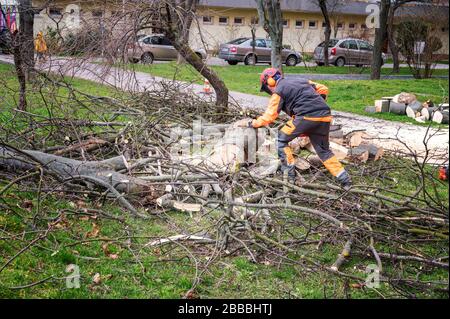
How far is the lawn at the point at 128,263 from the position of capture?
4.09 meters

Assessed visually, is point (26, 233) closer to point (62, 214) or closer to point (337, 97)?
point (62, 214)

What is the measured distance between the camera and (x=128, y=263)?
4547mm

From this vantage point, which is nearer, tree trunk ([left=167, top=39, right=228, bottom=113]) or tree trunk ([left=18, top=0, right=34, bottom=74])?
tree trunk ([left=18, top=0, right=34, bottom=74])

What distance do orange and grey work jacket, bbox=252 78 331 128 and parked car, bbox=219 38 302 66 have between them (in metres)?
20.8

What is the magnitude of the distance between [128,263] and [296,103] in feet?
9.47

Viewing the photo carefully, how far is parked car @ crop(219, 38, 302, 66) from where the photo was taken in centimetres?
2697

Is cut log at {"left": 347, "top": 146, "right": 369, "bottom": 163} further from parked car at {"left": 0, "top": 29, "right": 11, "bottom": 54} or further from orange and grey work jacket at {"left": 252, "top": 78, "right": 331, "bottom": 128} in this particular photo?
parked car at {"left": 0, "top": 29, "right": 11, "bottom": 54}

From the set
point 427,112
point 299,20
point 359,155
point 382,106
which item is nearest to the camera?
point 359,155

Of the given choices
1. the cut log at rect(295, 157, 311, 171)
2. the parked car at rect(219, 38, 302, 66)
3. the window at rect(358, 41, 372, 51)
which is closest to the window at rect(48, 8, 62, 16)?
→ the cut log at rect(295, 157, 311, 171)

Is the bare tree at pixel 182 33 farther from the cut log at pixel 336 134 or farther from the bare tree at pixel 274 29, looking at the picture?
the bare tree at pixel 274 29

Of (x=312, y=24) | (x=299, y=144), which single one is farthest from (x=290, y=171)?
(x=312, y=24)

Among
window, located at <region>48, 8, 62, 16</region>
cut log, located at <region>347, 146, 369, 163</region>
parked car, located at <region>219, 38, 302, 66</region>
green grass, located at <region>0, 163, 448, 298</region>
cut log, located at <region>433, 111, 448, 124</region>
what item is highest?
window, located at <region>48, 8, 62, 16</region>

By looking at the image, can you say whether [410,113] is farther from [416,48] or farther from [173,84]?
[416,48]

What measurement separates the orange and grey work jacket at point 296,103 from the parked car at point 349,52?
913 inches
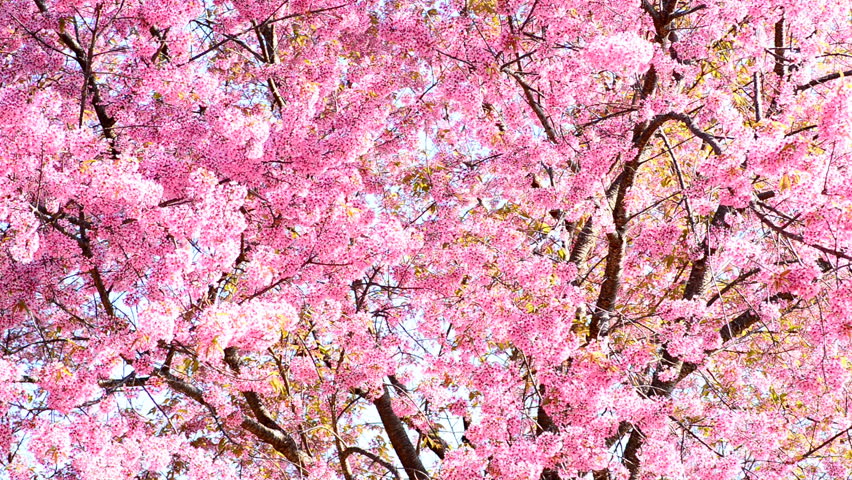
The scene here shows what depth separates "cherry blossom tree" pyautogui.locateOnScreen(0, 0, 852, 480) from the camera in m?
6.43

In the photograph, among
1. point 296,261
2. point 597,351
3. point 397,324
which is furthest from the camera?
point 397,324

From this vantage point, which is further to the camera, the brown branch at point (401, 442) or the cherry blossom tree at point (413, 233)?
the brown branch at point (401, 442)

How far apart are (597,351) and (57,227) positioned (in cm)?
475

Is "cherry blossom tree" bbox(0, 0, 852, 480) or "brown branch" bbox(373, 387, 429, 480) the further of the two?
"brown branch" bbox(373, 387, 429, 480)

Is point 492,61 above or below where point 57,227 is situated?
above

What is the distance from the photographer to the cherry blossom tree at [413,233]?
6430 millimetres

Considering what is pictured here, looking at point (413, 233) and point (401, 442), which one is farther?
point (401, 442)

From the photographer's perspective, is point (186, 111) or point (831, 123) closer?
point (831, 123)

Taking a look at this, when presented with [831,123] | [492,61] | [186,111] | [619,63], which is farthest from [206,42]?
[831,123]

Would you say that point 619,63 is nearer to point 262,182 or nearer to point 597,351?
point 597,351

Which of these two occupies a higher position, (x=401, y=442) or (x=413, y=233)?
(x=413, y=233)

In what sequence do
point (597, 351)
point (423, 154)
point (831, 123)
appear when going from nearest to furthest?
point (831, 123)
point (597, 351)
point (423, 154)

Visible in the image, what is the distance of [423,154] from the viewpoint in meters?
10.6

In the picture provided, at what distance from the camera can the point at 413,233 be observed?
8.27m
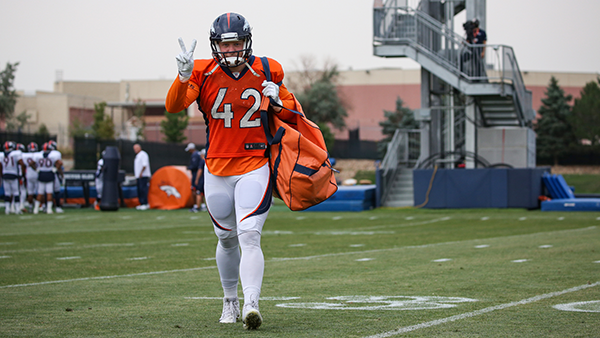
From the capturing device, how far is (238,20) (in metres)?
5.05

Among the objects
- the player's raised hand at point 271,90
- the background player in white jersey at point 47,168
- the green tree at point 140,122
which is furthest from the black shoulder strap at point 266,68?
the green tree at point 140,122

════════════════════

→ To be done
Write the full listing out again with every line unchanged, but include no pictures.

→ Expected answer
How far is the lawn at the point at 128,263 from the position of capture?
4.09 meters

Assessed visually, is point (26, 233) closer to point (62, 214) or closer to point (337, 97)?
point (62, 214)

What is the measured distance between the camera and (x=128, y=263)?
4547mm

From this vantage point, which is nearer, tree trunk ([left=167, top=39, right=228, bottom=113]) or tree trunk ([left=18, top=0, right=34, bottom=74])?
tree trunk ([left=18, top=0, right=34, bottom=74])

What distance do orange and grey work jacket, bbox=252 78 331 128 and parked car, bbox=219 38 302 66 have between them (in metres)?
20.8

What is the magnitude of the distance between [128,263] and [296,103] in feet?
9.47

Viewing the photo carefully, how far is parked car @ crop(219, 38, 302, 66) from where the photo was taken in centimetres?
2697

Is cut log at {"left": 347, "top": 146, "right": 369, "bottom": 163} further from parked car at {"left": 0, "top": 29, "right": 11, "bottom": 54} or further from orange and grey work jacket at {"left": 252, "top": 78, "right": 331, "bottom": 128} in this particular photo?
parked car at {"left": 0, "top": 29, "right": 11, "bottom": 54}

From the set
point 427,112
point 299,20
point 359,155
point 382,106
which item is nearest to the camera?
point 359,155

Of the given choices
1. the cut log at rect(295, 157, 311, 171)
2. the parked car at rect(219, 38, 302, 66)
3. the window at rect(358, 41, 372, 51)
which is closest to the window at rect(48, 8, 62, 16)?
→ the cut log at rect(295, 157, 311, 171)

Is the bare tree at pixel 182 33 farther from the cut log at pixel 336 134 or farther from the bare tree at pixel 274 29, looking at the picture?
the bare tree at pixel 274 29

Of (x=312, y=24) | (x=299, y=144), which single one is farthest from (x=290, y=171)?
(x=312, y=24)

Among
window, located at <region>48, 8, 62, 16</region>
cut log, located at <region>347, 146, 369, 163</region>
parked car, located at <region>219, 38, 302, 66</region>
green grass, located at <region>0, 163, 448, 298</region>
cut log, located at <region>433, 111, 448, 124</region>
what item is highest?
window, located at <region>48, 8, 62, 16</region>

By looking at the image, can you say whether [410,113] is farther from [416,48] or farther from [173,84]?
[416,48]

What measurement separates the orange and grey work jacket at point 296,103 from the parked car at point 349,52?
913 inches
The scene here shows what depth separates "cherry blossom tree" pyautogui.locateOnScreen(0, 0, 852, 480) from the camera in m?
6.43

In the photograph, among
1. point 296,261
2. point 597,351
3. point 397,324
which is furthest from the camera?
point 397,324

From this vantage point, which is further to the camera, the brown branch at point (401, 442) or the cherry blossom tree at point (413, 233)?
the brown branch at point (401, 442)

How far apart are (597,351) and (57,227) positioned (in cm)?
475

Is "cherry blossom tree" bbox(0, 0, 852, 480) or "brown branch" bbox(373, 387, 429, 480) the further of the two?
"brown branch" bbox(373, 387, 429, 480)

Is point 492,61 above or below where point 57,227 is situated?
above

What is the distance from the photographer to the cherry blossom tree at [413,233]?
6430 millimetres

Considering what is pictured here, looking at point (413, 233) and point (401, 442), which one is farther?
point (401, 442)

From the photographer's perspective, is point (186, 111) or point (831, 123) closer?
point (831, 123)

Taking a look at this, when presented with [831,123] | [492,61] | [186,111] | [619,63], which is farthest from [206,42]?
[831,123]

Would you say that point 619,63 is nearer to point 262,182 or nearer to point 597,351?
point 597,351

Which of these two occupies a higher position, (x=401, y=442) or (x=413, y=233)?
(x=413, y=233)

In what sequence do
point (597, 351)
point (423, 154)
point (831, 123)
appear when going from nearest to furthest?
point (831, 123)
point (597, 351)
point (423, 154)

Visible in the image, what is the distance of [423,154] from the viewpoint in meters?
10.6

In the picture provided, at what distance from the camera can the point at 413,233 be observed?
8.27m
From the capturing device, how far is (238,20) (in metres)?
5.05

Among the objects
- the player's raised hand at point 271,90
- the background player in white jersey at point 47,168
- the green tree at point 140,122
which is furthest from the black shoulder strap at point 266,68?
the green tree at point 140,122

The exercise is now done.